Director: S Shivakar
Cast: Akshara Haasan, Ashwin Kakumanu, Gayathri, and Sunaina
Streaming on: Zee5
Researchers I was working with in a previous life were trying to collect blood samples of villagers for a study. Permission from local officials and leaders were taken, and consent forms printed. All was going according to the research timeline. A WhatsApp message emerged from the cesspit of lazed, toxic groups circulating sexism and boredom with a veneer of humour and fact. It said that people were roving around villages, injecting people with HIV. It spread like forest fire. The research process was forsaken, and all permissions were rescinded.
Zee5’s Fingertip, directed by S Shivakar, taps into that anxiety. The premise is simple: Social media ruins lives. A cursory look at the titles of each of the five episodes affirms this –
Social media makes people anxious; everyone wants to become an influencer, exhibiting a life that is lived differently. It makes people seek revenge, troll and circulate botched images and revenge porn. It makes people promiscuous, hide behind fake profiles, catfish, sleep around, migrate between cities and personalities… it makes them a fuckboy, a husband, a boyfriend.
Each of the five stories is connected by so threadbare a link, it might as well not exist. That’s not an issue per se; standalone episodes work here, because making one set of characters embody all the negative effects of social media would be a massacre.
I want to look at this series’ curious take on “viral” culture and dating. Lust has been mentioned as an ill-begotten gift of social media. You can see it is in the same category as greed, rage, betrayal and vengeance. Lust is bad, or so Shivakar wants you to believe. So, there is the stereotypical fuckboy, who is emotionally unavailable, looking for “fun”. The girl doting on him is pining, jealous, and vengeful (at one point, she says: “You are not the Varun I met online”. There is something oddly funny about this line), and the girl’s best friend is the fuckboy’s next dig. Old wine, old bottle. Message: Dating apps can be bad.

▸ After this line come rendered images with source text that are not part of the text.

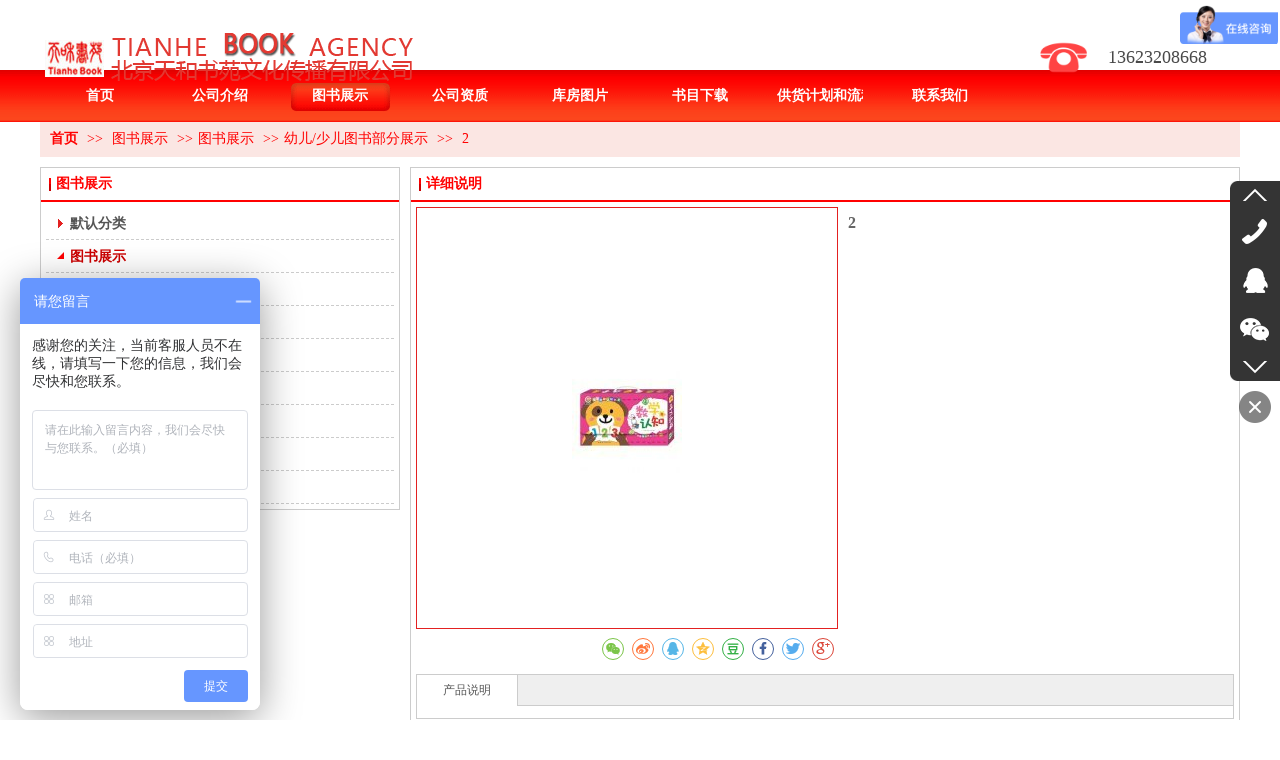

--- FILE ---
content_type: text/html;charset=gbk
request_url: http://www.bjthbook.com/Public/UserOperate.php
body_size: 421
content:
{"ip":"3","pv":"12"}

Something similar happens with viral culture – the number of times things go viral makes “Anything can go viral” to become“Anything goes viral”. There is a finality to this series that is awfully simplistic and frankly, a little problematic. An actress, retaliating to a video released by an actor’s account of her snorting drugs, responds by tweeting her experience of sexual harassment by the actor, with #metoo as an epilogue. Vengeance!
Cinematically, the series is watchable and I know that is an awful threshold. But, given the glut of shoddy content, what a manager called a “garbage dump being constantly hurled at you”, it fits. There are moments in the series that genuinely shock you. The performance veers between the real and acted. There’s a visceral artificiality in the way some dialogues are written and enacted, but, otherwise, it is harmless.
John Lanchester while reviewing Tim Wu’s book The Attention Merchants, cites French novelist Flaubert, and his skepticism about trains in the 1800s. Flaubert thought that ‘the Railway would merely permit more people to move about, meet and be stupid.’ Two centuries later, the anxiety endures. Unfortunately, I can’t say the same about attention to craft.